12/3 Flashcards
knee pain and injury, paed hip problems.
What is the most common organism found in septic arthritis in young people vs everyone else?
Neisseria gonorrhoeae (esp. if previous sexual health hx)
Staph aureus - most common overall
If a pt with COPD exacerbation shows type II resp failure without reaction when on O2 masks what should be changed~?
Start non-invasive ventilation
What is the treatment for methotrexate toxicity?
Folinic acid
What is Trendelberg’s gait?
Dropping of the unaffected side when walking
- indicates a weak gluteal medius on the opposite side to the drop
What paediatric hip conditions are associated with the following age ranges:
- 1-5
- 5-10
- 10-15
Give a rough explanation of each and management
1-5 = missed DDH
- femoral head not fitting in the acetabulum properly
- most will stabilise 3-6months post birth
- pavlik harness in children <4-5mnths and ~surgery after that
5-10 = perthe’s disease
- degenerative condition due to AVN of femoral head
(concerned if short stature)
- <6 yo = observation
- >6yo = surgical management
- aim to keep the femoral head in the acetabulum with casts and braces
10-15 = slipped upper femoral epiphysis (SUFE)

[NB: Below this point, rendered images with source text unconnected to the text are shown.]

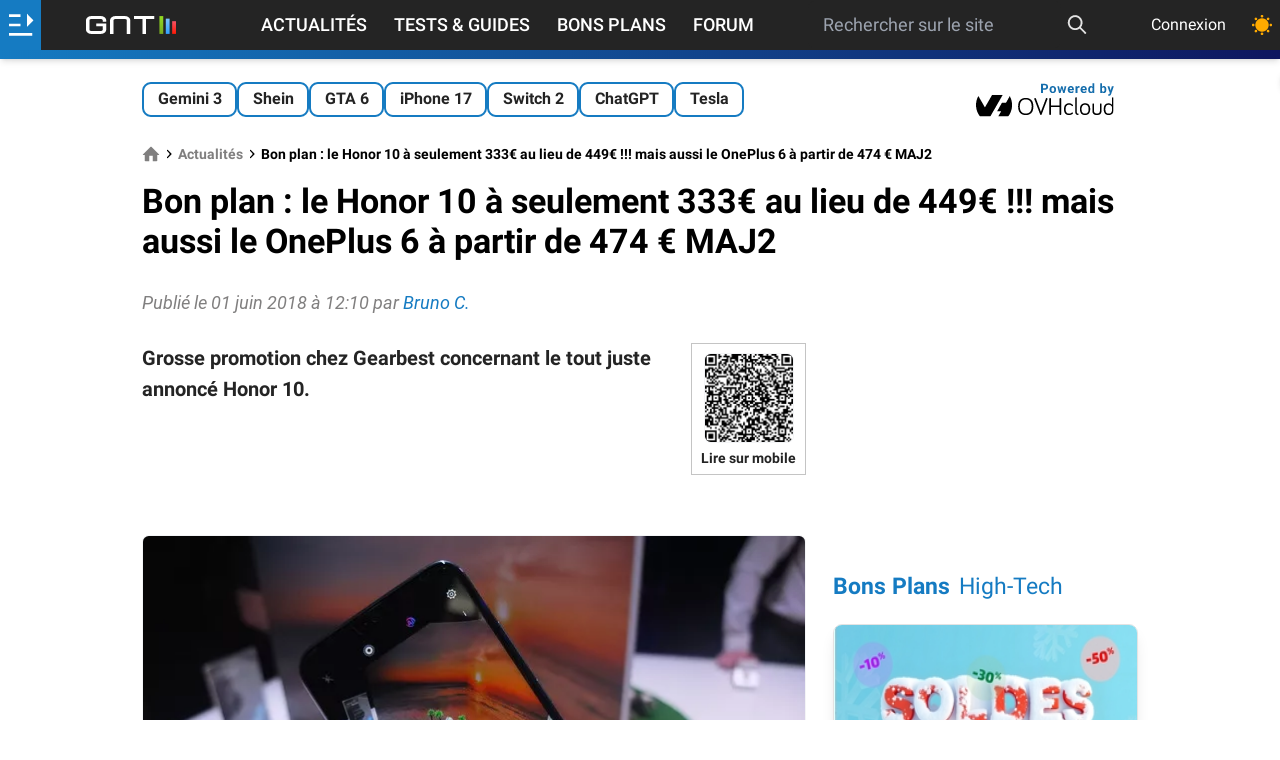

--- FILE ---
content_type: text/html; charset=utf-8
request_url: https://www.google.com/recaptcha/api2/aframe
body_size: 267
content:
<!DOCTYPE HTML><html><head><meta http-equiv="content-type" content="text/html; charset=UTF-8"></head><body><script nonce="SzULed1S6HKdvD2GvL153g">/** Anti-fraud and anti-abuse applications only. See google.com/recaptcha */ try{var clients={'sodar':'https://pagead2.googlesyndication.com/pagead/sodar?'};window.addEventListener("message",function(a){try{if(a.source===window.parent){var b=JSON.parse(a.data);var c=clients[b['id']];if(c){var d=document.createElement('img');d.src=c+b['params']+'&rc='+(localStorage.getItem("rc::a")?sessionStorage.getItem("rc::b"):"");window.document.body.appendChild(d);sessionStorage.setItem("rc::e",parseInt(sessionStorage.getItem("rc::e")||0)+1);localStorage.setItem("rc::h",'1769580103878');}}}catch(b){}});window.parent.postMessage("_grecaptcha_ready", "*");}catch(b){}</script></body></html>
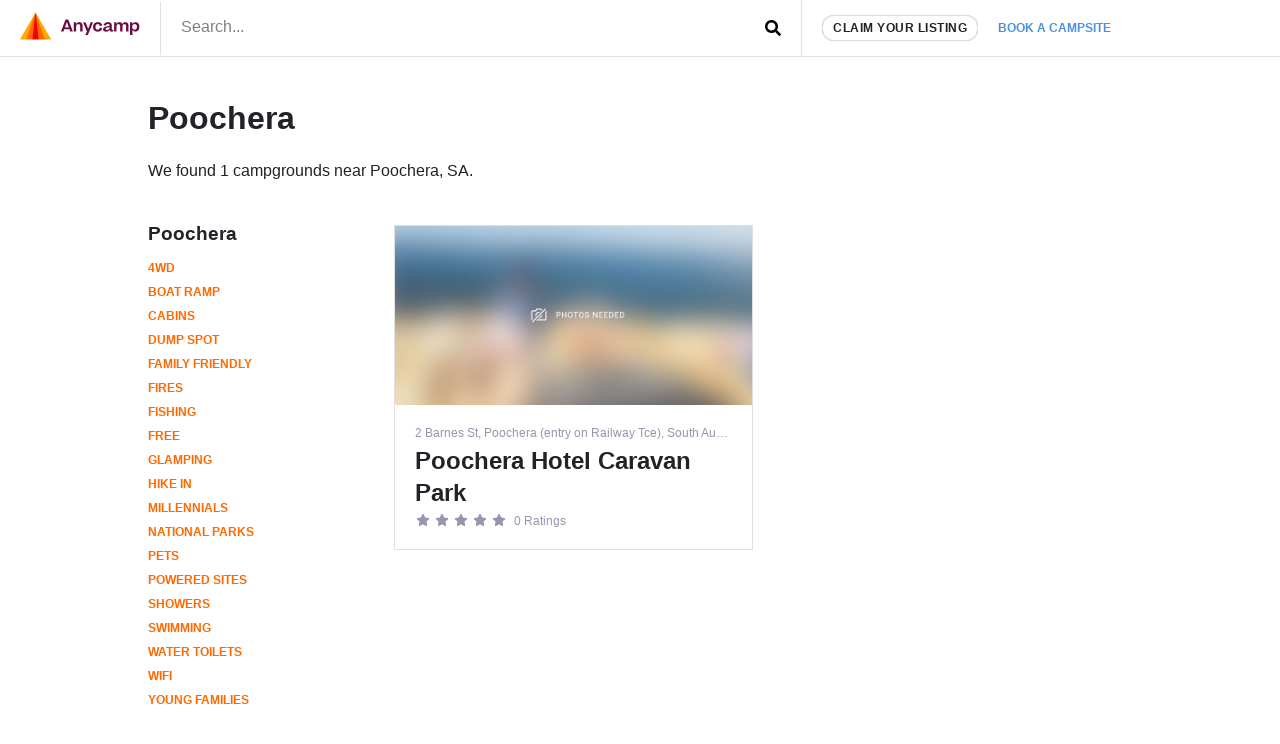

--- FILE ---
content_type: text/html; charset=utf-8
request_url: https://www.google.com/recaptcha/api2/aframe
body_size: 266
content:
<!DOCTYPE HTML><html><head><meta http-equiv="content-type" content="text/html; charset=UTF-8"></head><body><script nonce="S0Ol6dgQ8DxgqCmsCwgTNg">/** Anti-fraud and anti-abuse applications only. See google.com/recaptcha */ try{var clients={'sodar':'https://pagead2.googlesyndication.com/pagead/sodar?'};window.addEventListener("message",function(a){try{if(a.source===window.parent){var b=JSON.parse(a.data);var c=clients[b['id']];if(c){var d=document.createElement('img');d.src=c+b['params']+'&rc='+(localStorage.getItem("rc::a")?sessionStorage.getItem("rc::b"):"");window.document.body.appendChild(d);sessionStorage.setItem("rc::e",parseInt(sessionStorage.getItem("rc::e")||0)+1);localStorage.setItem("rc::h",'1769899067022');}}}catch(b){}});window.parent.postMessage("_grecaptcha_ready", "*");}catch(b){}</script></body></html>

- more common in obese boys
- slip of the femoral head epiphysis postero-inferiorly
- internal fixation
What is often the first sign of hip problems in children?
Loss of internal rotation
What should be done in every sore knee in children?
Hip examination as well as knee
- even just say that in OSCE
What children should get USS of hip post birth?
- 1st degree FH of hip problems in early life
- breech presentation =>36 wks (regardless of birth position)
- multiple pregnancy
Match the following type of knee compliants to most likely pathology:
- pain after twisting injury with ‘knee giving way’ and worse on straightening leg/ inability to fully extend leg
- sudden ‘popping’ sound and knee swelling and instability
- knee forced into valgus position (lateral blow) and now unstable in valgus position
- teenage girl pain going downstairs with quad wasting and knee tenderness
- hyperextension injury and paradoxical anterior drawer test
- meniscal tear
- ACL
- medial collateral
- chondromalacia patellae
- PCL
Jaundice in the first 24hrs post birth?
ALWAYS pathological
- rhesus haemolytic disease
- ABO haemolytic disease
- hereditary spherocytosis
- glucose-6-phosphodehydrogenase
Why is it so important to treat excessive bilirubin levels in babies?
Bilirubin can cross the BBB
-> direct damage to CNS -> cerebral palsy, intellectual disability, deafness
What is the benefit of blue-light in neonatal jaundice?
Blue light converts unconjugated bilirubin into ISOMERS that can be excreted into bile and urine without conjugation in the liver
How long do you expect physiological jaundice of the newborn to last?
Max 10 days
(occurs as high conc. of RBC in neonates that are more fragile and break down more rapidly then normal RBC = increase in bilirubin)
Is breastfeeding more or less likely to be associated with neonatal jaundice?